Methodological considerations

The research was guided by ‘reflexivity’, ‘validity’ and ‘trustworthiness’, terms used by Malterud [Citation21] for scientific quality. Reflexivity is important while conducting qualitative studies [Citation21]. The authors tried to identify their preconceptions so that bracketing could be imposed during the data analysis. The internal validity was strengthened by a description of the research progress and following the steps of systematic text condensation [Citation21], which also explicitly prescribes recontextualization as a final step of the analysis, where interpretations and findings are validated against the initial data. The systematic text condensation procedure is suitable for limited sample sizes (fewer than ten interviews) and is described in detail thus making the method easy to follow [Citation21]. To further strengthen the internal validity, the findings were supported by rich illustrating quotes. The trustworthiness was strengthened by researcher triangulation, when using data from both individual interviews and a focus group [Citation25]. Moreover, to strengthen the trustworthiness, the authors who developed BeWell were not the ones who conducted the interviews and the focus group discussion.

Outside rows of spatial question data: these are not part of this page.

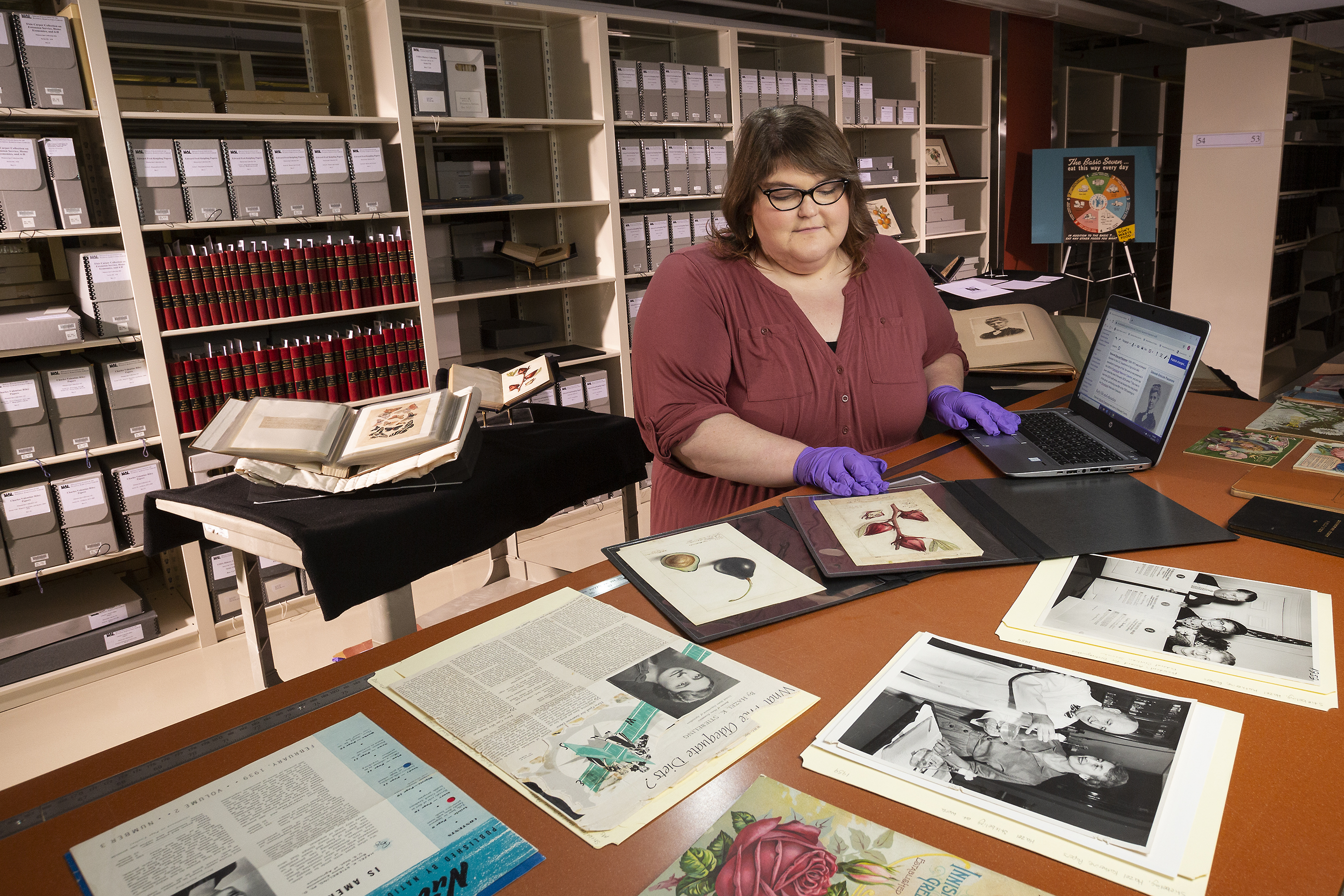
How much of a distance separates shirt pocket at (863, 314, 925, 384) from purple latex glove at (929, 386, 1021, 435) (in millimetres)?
69

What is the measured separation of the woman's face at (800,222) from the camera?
5.50ft

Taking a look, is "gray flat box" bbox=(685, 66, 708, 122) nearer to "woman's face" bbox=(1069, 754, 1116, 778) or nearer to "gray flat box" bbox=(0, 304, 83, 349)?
"gray flat box" bbox=(0, 304, 83, 349)

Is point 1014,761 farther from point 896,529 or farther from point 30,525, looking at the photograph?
point 30,525

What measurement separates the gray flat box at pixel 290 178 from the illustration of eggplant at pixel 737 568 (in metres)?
2.52

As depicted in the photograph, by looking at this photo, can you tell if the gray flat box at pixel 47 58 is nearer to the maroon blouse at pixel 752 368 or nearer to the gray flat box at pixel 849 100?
the maroon blouse at pixel 752 368

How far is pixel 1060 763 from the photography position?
2.43ft

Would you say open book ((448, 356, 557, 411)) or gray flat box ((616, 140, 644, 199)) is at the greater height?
Answer: gray flat box ((616, 140, 644, 199))

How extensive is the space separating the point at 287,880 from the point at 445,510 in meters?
1.26

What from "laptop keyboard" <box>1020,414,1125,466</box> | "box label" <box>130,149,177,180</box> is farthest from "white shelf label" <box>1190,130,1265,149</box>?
"box label" <box>130,149,177,180</box>

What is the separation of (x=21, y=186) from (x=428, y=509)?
5.87 ft

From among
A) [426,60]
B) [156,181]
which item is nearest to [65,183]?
[156,181]

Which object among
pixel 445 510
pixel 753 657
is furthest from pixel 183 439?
pixel 753 657

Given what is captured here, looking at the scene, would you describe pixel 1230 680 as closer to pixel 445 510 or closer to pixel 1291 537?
pixel 1291 537

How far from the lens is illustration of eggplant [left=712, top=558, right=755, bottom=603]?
1.13 metres
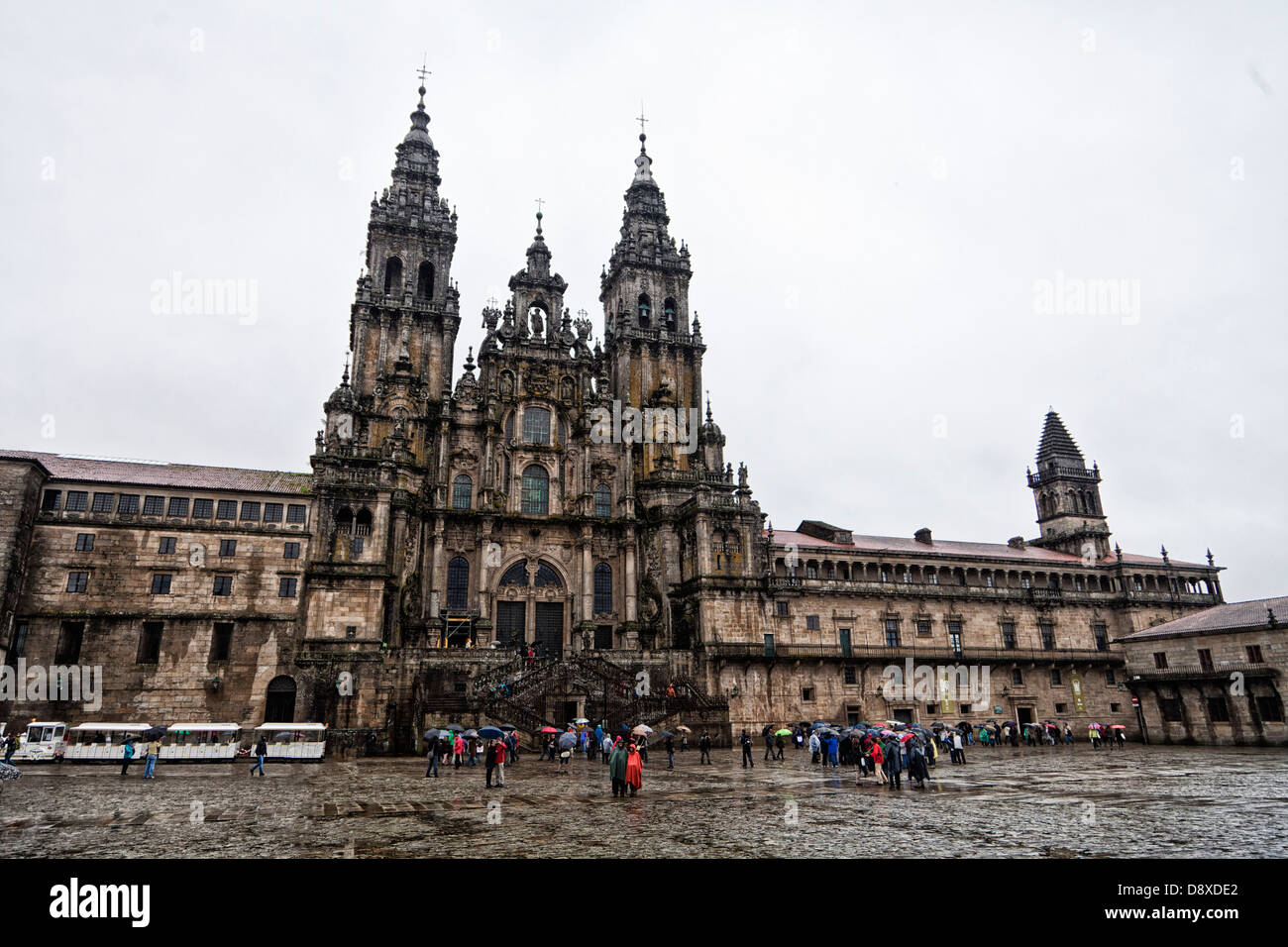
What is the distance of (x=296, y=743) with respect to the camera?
37.2 m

One limitation of this study was that it had a small number of participants. However, all the six OTs who have used BeWell participated. To further strengthen the validity, the focus group discussion was added to the data collection. The interviews and the focus group discussion provided sufficient information power [Citation46]. The aim of the focus group discussion was to stimulate interaction between the participants in order to generate as many opinions and viewpoints as possible and to strive for as rich data material as possible. It gives participants the opportunity to build on each other’s answers and generate thoughts and ideas that they otherwise may not have done [Citation47,Citation22]. The fact that they knew each other, or at least were not completely unknown to each other, may have affected the atmosphere and the conversation in the group. The advantage of having a group where the participants already know each other is that it is easier for them to start a discussion. The disadvantage is that there is a risk that they can take on the roles they usually have and may thus not express their opinions [Citation47,Citation22].

Conclusion

Taking photographs of what represents well-being in the patients’ everyday lives facilitates a dialogue with the OT. This becomes a co-creation, which contributes to patients working towards enhancing their own well-being. BeWell, which is a new intervention that OTs appear to like using, needs to be researched from other perspectives, for example, the patients’ experiences of the intervention.

Acknowledgments

The authors sincerely want to thank the occupational therapists who contributed to this study for their time and experiences.

Disclosure statement

No potential conflict of interest was reported by the authors.

Additional information

Funding

This work was supported by the Kronoberg County Health Authority under Grant RK-846931; the Medical Research Council of Southeast Sweden under Grant FORSS-847271 and FORSS-846931; and Open Access funding supported by the University of Gothenburg.